--- PROBLEM STATEMENT ---
Copy out the blog post below about a writing journey word for word, from its date line through its last sentence.

--- TEXT SECTION ---

Segment Open

Monday, January 5, 2009

The Writing Journey Continues

My journey into the literary world of literature, and feeling more like a tadpole in a large pond than the full-grown grey-haired woman that I am, and as a child and young woman, I read books feverishly as entertainment and being taken to a place that I might never gone had I not read, and now I read to understand the mechanics of writing.

It’s not that you don’t enjoy the story, for you do, but with a greater sense of pleasure and clarity as you attempt to master the art of the craft. The group, Sweet Hearts of The Rodeo this week has read several story’s by Lauren Groff, an excellent writer I must say, and quite young. As well as another writer, that I probably would not have read had it not been part of the groups exercise, and that is “The Year of Silence” by Kevin Brockmeier. The ending of this story is fascinating in that he uses Morse code to reveal a message…I shall not tell what I came to believe the message was …read the story in “The Best American Short Stories 2008.”

Segment Closed

--- DATA SHOWN ---
Segment Open

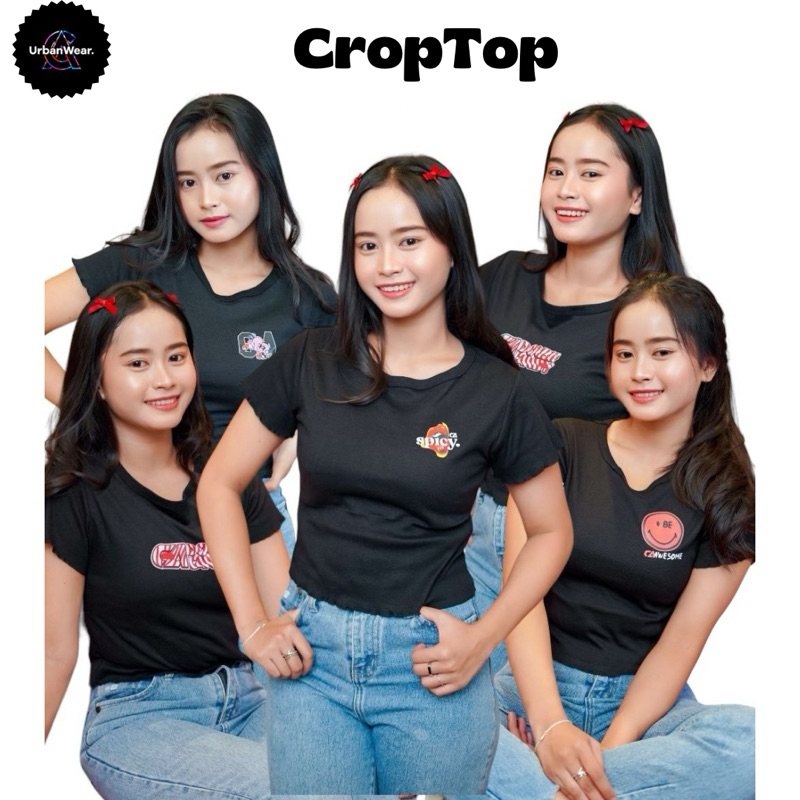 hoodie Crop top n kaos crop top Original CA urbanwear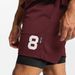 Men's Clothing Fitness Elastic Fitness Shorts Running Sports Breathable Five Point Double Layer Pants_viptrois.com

Segment Closed

--- ANSWER AREA ---
Monday, January 5, 2009

The Writing Journey Continues

My journey into the literary world of literature, and feeling more like a tadpole in a large pond than the full-grown grey-haired woman that I am, and as a child and young woman, I read books feverishly as entertainment and being taken to a place that I might never gone had I not read, and now I read to understand the mechanics of writing.

It’s not that you don’t enjoy the story, for you do, but with a greater sense of pleasure and clarity as you attempt to master the art of the craft. The group, Sweet Hearts of The Rodeo this week has read several story’s by Lauren Groff, an excellent writer I must say, and quite young. As well as another writer, that I probably would not have read had it not been part of the groups exercise, and that is “The Year of Silence” by Kevin Brockmeier. The ending of this story is fascinating in that he uses Morse code to reveal a message…I shall not tell what I came to believe the message was …read the story in “The Best American Short Stories 2008.”